Tips for addressing unresponsive SAS® 9.1.3 Stored Process Servers, Part 1


Part 1: How to restore unresponsive SAS Stored Process Servers with SAS® 9.1.3
SAS Technical Support has received reports of previously working SAS Stored Process Servers becoming unresponsive over time for unknown reasons. By unresponsive, we mean that the SAS Stored Process Servers are up and running, but no requests from client applications are getting through to the server. These servers might also be referred to as "hung" or "orphaned" SAS processes.

You might have encountered this problem in one or more ways. You might be the end user working with one of the BI client applications, such as SAS® Enterprise Guide®, SAS® Web Report Studio, the SAS® Add-in for Microsoft Office, the SAS® Information Delivery Portal, SAS® Stored Processes web application, or another web-based application. You click on a button expecting a report to be returned, but instead you receive a generic error or Java dump. You might be the systems administrator, who gets a call from the end user and determines that there is no stored process server responding, or has at least narrowed the problem down to involve a SAS server rather than a client.

What to do?

  1. Initially with all customers this starts as a "Put out the Fire" situation where Technical Support offers suggestions to confirm that the servers are down or unresponsive and clean up and recover from the problem immediately. This document provides tips to evaluate and restore your SAS Stored Process Servers.
  2. Then, a long-term strategy is needed to gather information and determine why the problem occurs. See SAS Note 30716, "Tips for addressing unresponsive SAS® 9.1.3 Stored Process Servers, Part 2" for a suggested approach.
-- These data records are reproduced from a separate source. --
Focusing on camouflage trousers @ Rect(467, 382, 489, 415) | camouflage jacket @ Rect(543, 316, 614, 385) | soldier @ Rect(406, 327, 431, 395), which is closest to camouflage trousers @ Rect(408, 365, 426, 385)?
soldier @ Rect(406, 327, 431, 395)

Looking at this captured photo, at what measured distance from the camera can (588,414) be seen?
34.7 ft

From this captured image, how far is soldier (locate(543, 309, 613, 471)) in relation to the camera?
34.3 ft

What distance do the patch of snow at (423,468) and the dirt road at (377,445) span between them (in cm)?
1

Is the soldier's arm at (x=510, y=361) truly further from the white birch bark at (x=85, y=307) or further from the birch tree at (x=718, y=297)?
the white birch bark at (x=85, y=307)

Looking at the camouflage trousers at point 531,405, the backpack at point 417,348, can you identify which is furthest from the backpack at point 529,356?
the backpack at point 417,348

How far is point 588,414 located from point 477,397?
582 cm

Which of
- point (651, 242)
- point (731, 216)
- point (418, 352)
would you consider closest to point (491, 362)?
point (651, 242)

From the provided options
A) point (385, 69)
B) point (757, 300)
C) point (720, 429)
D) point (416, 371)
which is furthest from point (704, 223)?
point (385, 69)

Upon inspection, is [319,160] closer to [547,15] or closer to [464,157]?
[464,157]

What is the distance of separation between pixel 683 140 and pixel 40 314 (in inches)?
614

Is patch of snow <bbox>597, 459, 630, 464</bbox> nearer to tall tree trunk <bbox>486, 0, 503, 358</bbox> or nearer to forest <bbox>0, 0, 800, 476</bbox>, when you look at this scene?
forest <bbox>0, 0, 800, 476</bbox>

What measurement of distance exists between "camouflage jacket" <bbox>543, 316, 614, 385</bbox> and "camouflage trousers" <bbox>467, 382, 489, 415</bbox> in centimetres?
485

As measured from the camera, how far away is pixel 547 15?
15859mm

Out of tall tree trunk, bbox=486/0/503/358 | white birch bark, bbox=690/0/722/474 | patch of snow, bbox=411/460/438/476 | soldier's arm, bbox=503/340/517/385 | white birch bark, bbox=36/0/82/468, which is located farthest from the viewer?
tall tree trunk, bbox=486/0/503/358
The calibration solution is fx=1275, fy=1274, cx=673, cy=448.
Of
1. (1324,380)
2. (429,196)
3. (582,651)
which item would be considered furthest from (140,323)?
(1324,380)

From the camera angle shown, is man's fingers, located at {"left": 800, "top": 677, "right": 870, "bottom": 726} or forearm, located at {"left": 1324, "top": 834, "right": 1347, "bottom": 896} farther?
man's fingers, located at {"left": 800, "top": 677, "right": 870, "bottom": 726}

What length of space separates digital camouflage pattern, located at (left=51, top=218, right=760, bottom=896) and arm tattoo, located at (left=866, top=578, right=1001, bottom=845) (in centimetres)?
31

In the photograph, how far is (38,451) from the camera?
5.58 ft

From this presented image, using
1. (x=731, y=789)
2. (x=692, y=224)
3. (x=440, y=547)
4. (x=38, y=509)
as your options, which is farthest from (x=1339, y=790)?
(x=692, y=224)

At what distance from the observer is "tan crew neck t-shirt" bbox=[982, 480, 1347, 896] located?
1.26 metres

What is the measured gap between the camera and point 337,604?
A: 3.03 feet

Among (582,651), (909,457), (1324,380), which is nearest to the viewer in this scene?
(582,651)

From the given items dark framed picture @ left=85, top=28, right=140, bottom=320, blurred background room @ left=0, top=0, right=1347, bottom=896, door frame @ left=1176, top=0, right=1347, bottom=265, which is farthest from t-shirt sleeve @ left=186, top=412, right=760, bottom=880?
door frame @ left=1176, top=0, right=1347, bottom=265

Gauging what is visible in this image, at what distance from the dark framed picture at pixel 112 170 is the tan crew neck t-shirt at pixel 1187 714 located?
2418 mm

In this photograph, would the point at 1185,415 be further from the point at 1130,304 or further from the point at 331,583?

Conducting Short-Term Troubleshooting to "put out the fire"


Use the following five-step approach to evaluate the status of and restore your SAS Stored Process Servers:

  1. Test the connection to the stored process server from the SAS® Management Console.
  2. Check the status of the stored process server ports by running the NETSTAT system command.
  3. Stop the object spawner.
  4. Check applicable server log files.
  5. Stop existing stored process servers and restart the object spawner.

 

Step 1: Test the Connection to the SAS Stored Process Server from the SAS Management Console

A basic test of stored process server functionality is available in the SAS Management Console. To conduct this test, follow the steps below:

  1. Open SAS Management Console. The hierarchy appears in the left pane.
  2. Click + to expand the Server Manager hierarchy.
  3. Click + to expand the SASMain server group hierarchy.
  4. Click + to expand the SASMain – Logical Stored Process Server object.
  5. Select the lowest level SASMain – Stored Process Server.
  6. In the right-hand window, select the connection: SASMain Stored Process Server Bridge.
  7. On the SAS Management Console menu, click Actions.
  8. Click Test Connection.


A box with the message Test Connection Successful! appears if the test was successful.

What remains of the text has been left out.